De Commissie was op 31 December 1921 alzoo samengesteld uit
de volgende heeren
H. j. Moll, Wethouder, Voorzitter.
H. J. H. Hornix.
Mevr. J. M. Neve-Reintjes.
C. J. Kluft.
F. F. X. Cerutti, Secretaris.
Het personeel, aan de inrichting verbonden, kweet zich, evenals
in vorige jaren, met ijver van zijne taak.
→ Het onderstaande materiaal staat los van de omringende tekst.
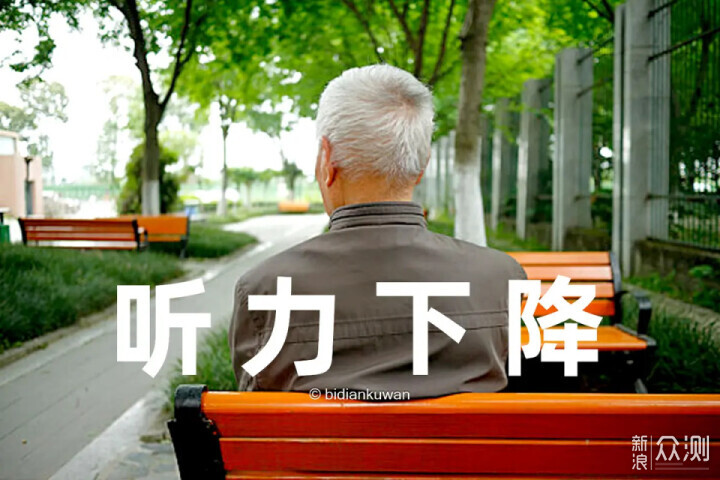 家里老人听力下降,怎么选配适合的助听器?_新浪众测
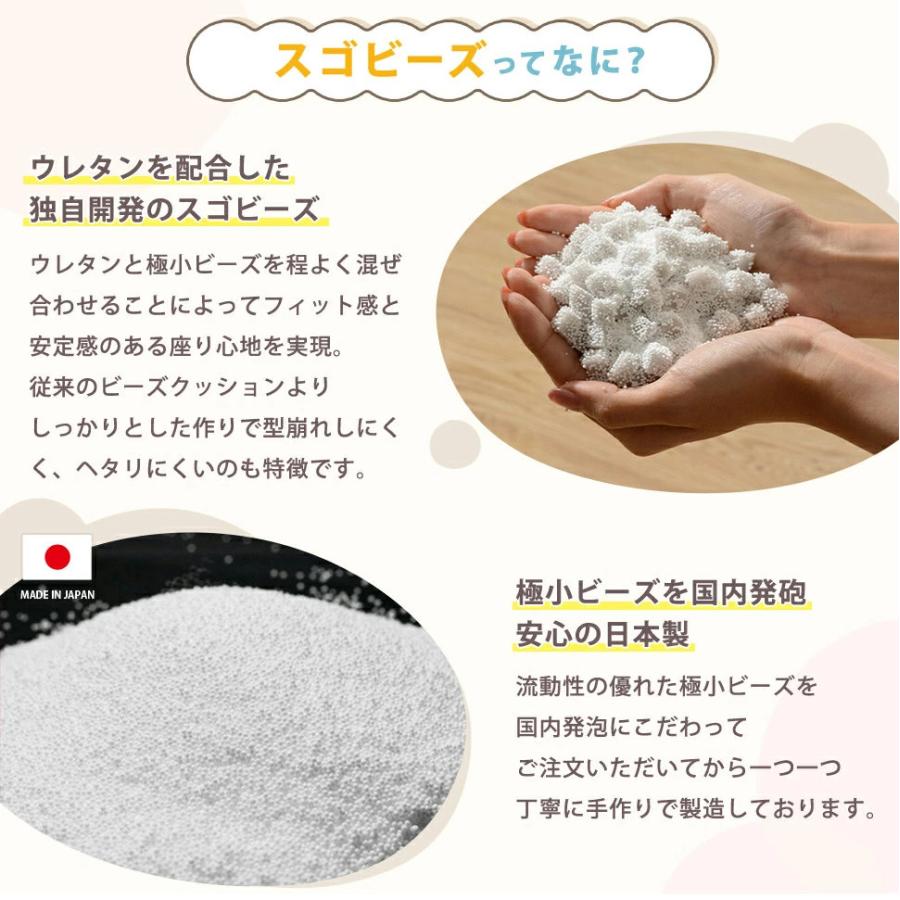 ビーズソファ ビーズクッション オットマン セット 一人掛け コーデュロイ カバー洗濯可能 洗える ヴィンテージ スツール おしゃれ 　A864 A865 | セルタン | 07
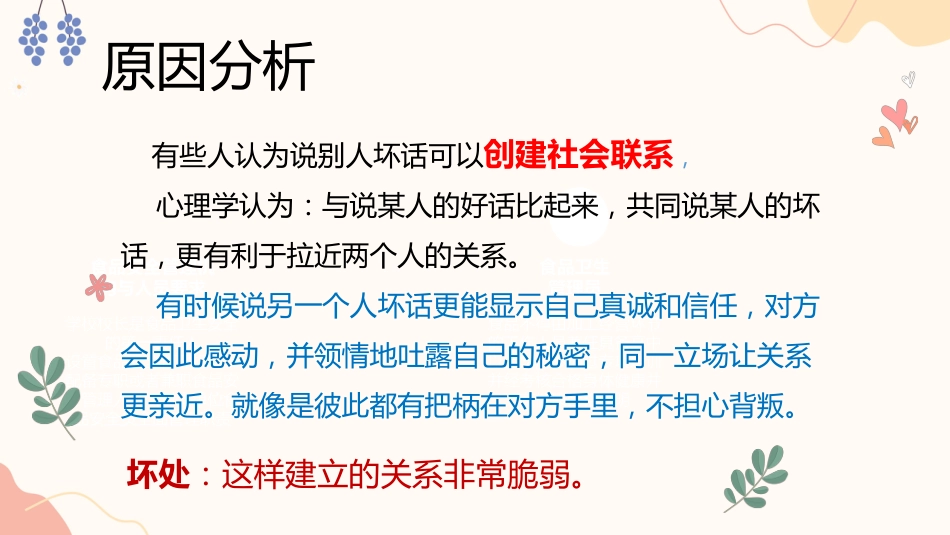 【交友班会】远离“背后蛐蛐”_第8页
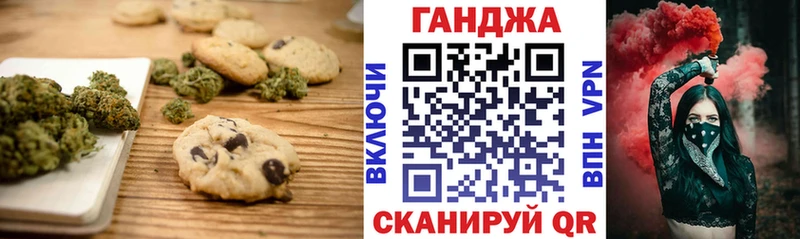 Canna-Cookies конопля  купить наркоту  Буйнакск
Directeur der Bank is L. C. A. Smeulders.
De verdere beambten zijn
C. A. Haast, schatter.
J. J. Thiellier, magazijnmeester.
De gebouwen bevinden zich in goeden staathet onderhoud ge
schiedt op voldoende wijze.
De gevoerde administratie gaf geen aanleiding tot opmerkingen
alle in het Reglement voorgeschreven registers werden geregeld
bijgehouden.
De verificatie der kas, het nazien der boeken, alsmede de controle
in de magazijnen, hebben steeds geregeld plaats gehad en geen reden
tot aanmerking gegeven.
BREDA, 7 April 1922.
De Commissie voor de Gemeentelijke
Bank van Leening
H. J. MOLL, Voorzitter.
CERUTTI, Secretaris.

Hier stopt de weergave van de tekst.